### Entries shown
>>>

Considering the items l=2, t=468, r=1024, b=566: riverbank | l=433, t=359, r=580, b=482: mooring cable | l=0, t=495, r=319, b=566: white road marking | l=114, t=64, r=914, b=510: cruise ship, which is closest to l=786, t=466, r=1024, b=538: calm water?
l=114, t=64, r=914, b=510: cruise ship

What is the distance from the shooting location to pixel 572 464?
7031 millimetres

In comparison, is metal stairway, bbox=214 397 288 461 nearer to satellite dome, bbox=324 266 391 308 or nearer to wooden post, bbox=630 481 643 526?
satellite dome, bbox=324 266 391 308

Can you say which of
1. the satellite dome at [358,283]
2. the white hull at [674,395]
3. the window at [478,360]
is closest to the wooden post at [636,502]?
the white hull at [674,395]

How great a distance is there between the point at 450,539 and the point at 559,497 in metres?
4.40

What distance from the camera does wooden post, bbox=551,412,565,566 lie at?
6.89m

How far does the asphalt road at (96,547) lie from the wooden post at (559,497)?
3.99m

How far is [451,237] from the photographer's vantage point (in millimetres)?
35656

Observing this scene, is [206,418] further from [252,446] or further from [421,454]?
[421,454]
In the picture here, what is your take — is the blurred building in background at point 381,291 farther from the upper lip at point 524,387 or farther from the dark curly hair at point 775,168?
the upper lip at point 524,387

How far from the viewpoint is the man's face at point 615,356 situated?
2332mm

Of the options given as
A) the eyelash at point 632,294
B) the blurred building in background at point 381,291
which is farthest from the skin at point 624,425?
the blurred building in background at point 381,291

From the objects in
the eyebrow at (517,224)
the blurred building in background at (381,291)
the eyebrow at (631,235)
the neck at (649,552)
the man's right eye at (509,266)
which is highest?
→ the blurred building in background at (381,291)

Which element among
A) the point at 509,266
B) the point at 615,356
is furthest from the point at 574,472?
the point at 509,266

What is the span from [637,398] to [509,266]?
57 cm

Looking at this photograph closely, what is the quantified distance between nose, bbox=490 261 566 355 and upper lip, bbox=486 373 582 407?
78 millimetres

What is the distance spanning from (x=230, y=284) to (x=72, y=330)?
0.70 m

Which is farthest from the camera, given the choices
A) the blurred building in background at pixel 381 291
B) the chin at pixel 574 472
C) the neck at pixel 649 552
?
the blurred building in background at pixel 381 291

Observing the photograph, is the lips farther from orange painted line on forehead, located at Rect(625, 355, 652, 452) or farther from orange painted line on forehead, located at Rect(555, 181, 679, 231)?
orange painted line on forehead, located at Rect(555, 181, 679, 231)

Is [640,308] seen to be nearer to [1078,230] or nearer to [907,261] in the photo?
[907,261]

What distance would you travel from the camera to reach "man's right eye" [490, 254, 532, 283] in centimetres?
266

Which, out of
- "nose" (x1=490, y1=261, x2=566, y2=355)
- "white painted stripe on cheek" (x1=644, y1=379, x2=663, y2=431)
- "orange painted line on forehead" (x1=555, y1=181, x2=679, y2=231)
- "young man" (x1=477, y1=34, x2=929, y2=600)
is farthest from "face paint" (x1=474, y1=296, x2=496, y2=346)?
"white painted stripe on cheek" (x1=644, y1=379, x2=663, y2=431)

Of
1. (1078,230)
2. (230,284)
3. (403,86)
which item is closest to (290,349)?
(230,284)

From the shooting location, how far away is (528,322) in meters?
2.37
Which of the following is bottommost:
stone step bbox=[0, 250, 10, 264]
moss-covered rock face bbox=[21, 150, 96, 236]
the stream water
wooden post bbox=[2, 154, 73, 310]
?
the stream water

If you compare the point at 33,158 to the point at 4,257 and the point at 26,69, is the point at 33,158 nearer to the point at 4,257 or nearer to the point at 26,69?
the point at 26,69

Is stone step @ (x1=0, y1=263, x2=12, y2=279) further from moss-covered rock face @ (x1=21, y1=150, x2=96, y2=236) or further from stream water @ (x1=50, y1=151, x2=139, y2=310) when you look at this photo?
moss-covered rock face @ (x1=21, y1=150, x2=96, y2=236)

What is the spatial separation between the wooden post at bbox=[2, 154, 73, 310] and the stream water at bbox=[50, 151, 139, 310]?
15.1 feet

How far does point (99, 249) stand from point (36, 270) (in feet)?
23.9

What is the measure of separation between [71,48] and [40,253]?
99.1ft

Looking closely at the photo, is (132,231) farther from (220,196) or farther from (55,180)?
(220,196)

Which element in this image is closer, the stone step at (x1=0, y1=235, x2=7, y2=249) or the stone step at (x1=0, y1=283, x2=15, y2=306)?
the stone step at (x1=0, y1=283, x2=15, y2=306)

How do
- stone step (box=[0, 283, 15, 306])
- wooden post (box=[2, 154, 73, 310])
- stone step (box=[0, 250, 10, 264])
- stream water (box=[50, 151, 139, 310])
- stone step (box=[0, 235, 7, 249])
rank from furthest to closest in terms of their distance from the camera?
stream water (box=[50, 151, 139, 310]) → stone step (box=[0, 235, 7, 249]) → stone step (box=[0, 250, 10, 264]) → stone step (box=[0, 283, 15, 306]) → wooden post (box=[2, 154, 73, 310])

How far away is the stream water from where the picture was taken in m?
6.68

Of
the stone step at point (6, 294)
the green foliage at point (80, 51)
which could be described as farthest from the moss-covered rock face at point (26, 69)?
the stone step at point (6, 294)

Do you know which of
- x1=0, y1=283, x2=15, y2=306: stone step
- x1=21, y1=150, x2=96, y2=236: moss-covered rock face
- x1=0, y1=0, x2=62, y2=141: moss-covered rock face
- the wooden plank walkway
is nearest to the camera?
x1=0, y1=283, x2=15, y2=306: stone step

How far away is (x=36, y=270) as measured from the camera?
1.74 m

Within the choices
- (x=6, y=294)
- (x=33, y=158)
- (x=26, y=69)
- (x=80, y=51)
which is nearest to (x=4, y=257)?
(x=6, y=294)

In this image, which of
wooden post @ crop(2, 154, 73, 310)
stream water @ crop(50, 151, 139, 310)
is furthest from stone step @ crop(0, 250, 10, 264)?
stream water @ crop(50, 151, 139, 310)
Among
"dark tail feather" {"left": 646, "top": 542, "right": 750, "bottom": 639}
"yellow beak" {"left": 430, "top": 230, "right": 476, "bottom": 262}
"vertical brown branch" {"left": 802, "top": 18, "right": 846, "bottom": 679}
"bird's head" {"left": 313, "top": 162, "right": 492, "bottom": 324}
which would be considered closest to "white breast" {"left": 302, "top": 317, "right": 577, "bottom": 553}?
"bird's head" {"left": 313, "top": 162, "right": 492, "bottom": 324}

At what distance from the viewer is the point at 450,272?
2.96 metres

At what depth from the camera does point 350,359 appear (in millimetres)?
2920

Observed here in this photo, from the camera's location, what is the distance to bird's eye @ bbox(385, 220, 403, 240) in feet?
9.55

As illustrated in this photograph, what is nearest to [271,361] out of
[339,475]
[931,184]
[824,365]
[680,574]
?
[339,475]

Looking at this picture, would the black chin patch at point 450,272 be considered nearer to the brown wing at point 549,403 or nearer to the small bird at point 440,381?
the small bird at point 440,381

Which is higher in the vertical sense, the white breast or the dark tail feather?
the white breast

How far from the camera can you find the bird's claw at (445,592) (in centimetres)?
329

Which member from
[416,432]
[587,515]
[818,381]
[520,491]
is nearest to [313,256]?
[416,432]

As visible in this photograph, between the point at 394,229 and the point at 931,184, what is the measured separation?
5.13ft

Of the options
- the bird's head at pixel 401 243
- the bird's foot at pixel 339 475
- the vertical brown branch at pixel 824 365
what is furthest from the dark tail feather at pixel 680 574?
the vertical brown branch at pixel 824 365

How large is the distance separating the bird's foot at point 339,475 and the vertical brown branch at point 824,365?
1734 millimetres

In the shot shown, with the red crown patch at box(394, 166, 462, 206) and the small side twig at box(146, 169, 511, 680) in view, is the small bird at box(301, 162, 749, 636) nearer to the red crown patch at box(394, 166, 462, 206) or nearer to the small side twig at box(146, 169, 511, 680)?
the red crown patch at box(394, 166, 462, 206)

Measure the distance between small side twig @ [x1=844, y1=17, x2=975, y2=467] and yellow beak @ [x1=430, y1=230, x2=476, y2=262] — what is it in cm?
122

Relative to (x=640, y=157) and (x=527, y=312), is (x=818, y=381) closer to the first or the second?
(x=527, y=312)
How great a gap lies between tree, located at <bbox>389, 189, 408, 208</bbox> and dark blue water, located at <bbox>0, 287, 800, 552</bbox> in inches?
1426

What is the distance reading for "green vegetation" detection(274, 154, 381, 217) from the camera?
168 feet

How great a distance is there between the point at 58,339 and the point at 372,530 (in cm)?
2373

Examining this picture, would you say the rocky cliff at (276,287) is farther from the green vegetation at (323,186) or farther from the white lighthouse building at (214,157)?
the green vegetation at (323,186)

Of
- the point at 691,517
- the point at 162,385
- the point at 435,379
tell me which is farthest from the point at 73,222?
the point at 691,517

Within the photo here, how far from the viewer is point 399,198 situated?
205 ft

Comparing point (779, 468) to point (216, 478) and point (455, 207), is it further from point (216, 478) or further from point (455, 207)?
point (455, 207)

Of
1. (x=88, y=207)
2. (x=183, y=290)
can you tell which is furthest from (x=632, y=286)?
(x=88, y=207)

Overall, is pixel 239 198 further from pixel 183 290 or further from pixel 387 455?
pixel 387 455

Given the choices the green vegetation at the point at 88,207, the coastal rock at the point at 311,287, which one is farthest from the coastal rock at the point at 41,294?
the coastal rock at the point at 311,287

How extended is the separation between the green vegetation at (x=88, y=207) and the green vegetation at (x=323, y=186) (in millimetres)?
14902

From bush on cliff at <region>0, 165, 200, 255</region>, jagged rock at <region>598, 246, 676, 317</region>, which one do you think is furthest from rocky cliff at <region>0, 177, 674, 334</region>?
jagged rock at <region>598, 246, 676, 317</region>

<<<

### Task brief
In the records above, find the line containing "What is the distance reading"; please retype it and every line after it through the last line, exactly and with nothing else.

### Exercise output
What is the distance reading for "green vegetation" detection(274, 154, 381, 217) from the camera?
168 feet

How great a distance is there between the point at 58,339 and the point at 372,530 (in cm)?
2373

Examining this picture, would you say the rocky cliff at (276,287) is farther from the green vegetation at (323,186) or farther from the white lighthouse building at (214,157)?
the green vegetation at (323,186)

Of
- the point at 691,517
- the point at 162,385
- the point at 435,379
tell me which is farthest from the point at 73,222?
the point at 691,517

Within the photo here, how far from the viewer is point 399,198 situated?
205 ft

Comparing point (779, 468) to point (216, 478) and point (455, 207), is it further from point (216, 478) or further from point (455, 207)?
point (455, 207)

Of
1. (x=88, y=207)
2. (x=183, y=290)
can you tell which is furthest from (x=632, y=286)?
(x=88, y=207)

Overall, is pixel 239 198 further from pixel 183 290 or further from pixel 387 455?
pixel 387 455

Given the choices the green vegetation at the point at 88,207, the coastal rock at the point at 311,287, which one is farthest from the coastal rock at the point at 41,294?
the coastal rock at the point at 311,287

How extended is the separation between the green vegetation at (x=88, y=207) and the green vegetation at (x=323, y=186) (in millimetres)?
14902

From bush on cliff at <region>0, 165, 200, 255</region>, jagged rock at <region>598, 246, 676, 317</region>, which one do you think is furthest from rocky cliff at <region>0, 177, 674, 334</region>?
jagged rock at <region>598, 246, 676, 317</region>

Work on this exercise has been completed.